Question

Test for convergence

Answer 1

\[\sum_{n=1}^{\infty}\sin^3\frac{1}{n}\]

Answer 2

well since at n=infintiy , we get 0 , the series converges for sure,,but am not too sure about the ans..

Answer 3

shubhamsrg how can you be so sure ?

Answer 4

since height at infinity is 0,,wont that be satisfactory ?

Answer 5

yes, we can say that the series conv. by intuition, but the problem is we need to prove that using convergence tests

Answer 6

if im not wrong limit 0 at infinity is not enough for it..

Answer 7

hmmm..

Answer 8

wolframalpha says that comparison test works, but I have no idea what should I compare

Answer 9

look at 1/n .. not converge

Answer 10

decreasing is not enough as well

Answer 11

will this help :

we know sinx <= x for x>0 ..

thus
sin (1/n^2) <= 1/n^2

since the RHS is converging,surely the LHS must be converging..

------------------------------------

What you will do. In the convergence thread, please list every numbered answer whose text ends with two periods. The rows that come next are drawn from a different source than the thread.

------------------------------------

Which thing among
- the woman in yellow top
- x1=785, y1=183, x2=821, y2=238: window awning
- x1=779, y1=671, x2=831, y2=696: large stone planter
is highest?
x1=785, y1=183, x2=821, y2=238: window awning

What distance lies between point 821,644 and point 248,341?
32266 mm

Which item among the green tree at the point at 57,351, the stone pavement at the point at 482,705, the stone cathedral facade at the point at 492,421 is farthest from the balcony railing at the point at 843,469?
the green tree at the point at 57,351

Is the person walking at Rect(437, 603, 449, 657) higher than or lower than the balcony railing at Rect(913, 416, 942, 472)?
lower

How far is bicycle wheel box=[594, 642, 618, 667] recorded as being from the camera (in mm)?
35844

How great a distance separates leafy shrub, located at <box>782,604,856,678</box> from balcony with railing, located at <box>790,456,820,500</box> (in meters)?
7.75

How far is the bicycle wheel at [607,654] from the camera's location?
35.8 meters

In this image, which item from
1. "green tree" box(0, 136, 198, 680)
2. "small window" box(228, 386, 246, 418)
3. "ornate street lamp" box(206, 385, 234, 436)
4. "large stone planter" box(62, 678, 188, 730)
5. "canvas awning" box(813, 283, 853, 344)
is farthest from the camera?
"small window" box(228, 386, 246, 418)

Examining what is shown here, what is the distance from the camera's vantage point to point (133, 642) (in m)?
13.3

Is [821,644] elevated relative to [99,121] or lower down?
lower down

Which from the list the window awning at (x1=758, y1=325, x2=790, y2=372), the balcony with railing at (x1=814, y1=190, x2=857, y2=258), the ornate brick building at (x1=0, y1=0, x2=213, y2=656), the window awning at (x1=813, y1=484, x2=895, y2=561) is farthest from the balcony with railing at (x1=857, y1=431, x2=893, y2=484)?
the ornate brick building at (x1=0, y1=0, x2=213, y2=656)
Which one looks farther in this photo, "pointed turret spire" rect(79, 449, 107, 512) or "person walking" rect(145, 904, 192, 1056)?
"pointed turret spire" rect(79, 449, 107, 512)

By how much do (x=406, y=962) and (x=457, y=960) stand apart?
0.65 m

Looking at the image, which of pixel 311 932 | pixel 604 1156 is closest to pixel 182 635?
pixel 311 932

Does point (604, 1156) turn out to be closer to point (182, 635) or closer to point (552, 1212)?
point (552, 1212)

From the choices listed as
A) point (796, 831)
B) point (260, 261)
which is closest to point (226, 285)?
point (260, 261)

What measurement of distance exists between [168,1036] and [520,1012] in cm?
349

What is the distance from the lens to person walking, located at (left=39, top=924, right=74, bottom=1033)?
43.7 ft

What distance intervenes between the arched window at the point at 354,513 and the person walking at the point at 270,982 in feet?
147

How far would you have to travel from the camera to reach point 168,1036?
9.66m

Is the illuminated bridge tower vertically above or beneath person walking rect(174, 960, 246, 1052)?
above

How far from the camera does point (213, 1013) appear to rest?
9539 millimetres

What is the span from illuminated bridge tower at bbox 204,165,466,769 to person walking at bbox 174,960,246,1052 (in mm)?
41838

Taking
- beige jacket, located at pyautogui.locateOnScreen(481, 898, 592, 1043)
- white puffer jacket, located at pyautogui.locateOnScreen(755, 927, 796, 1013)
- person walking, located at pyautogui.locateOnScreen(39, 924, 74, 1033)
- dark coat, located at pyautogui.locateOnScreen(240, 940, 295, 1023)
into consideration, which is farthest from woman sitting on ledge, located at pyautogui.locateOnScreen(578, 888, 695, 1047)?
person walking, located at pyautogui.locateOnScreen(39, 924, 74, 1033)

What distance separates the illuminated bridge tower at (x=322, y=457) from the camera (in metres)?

------------------------------------

Right answer. Answer 2, Answer 6, Answer 7, Answer 11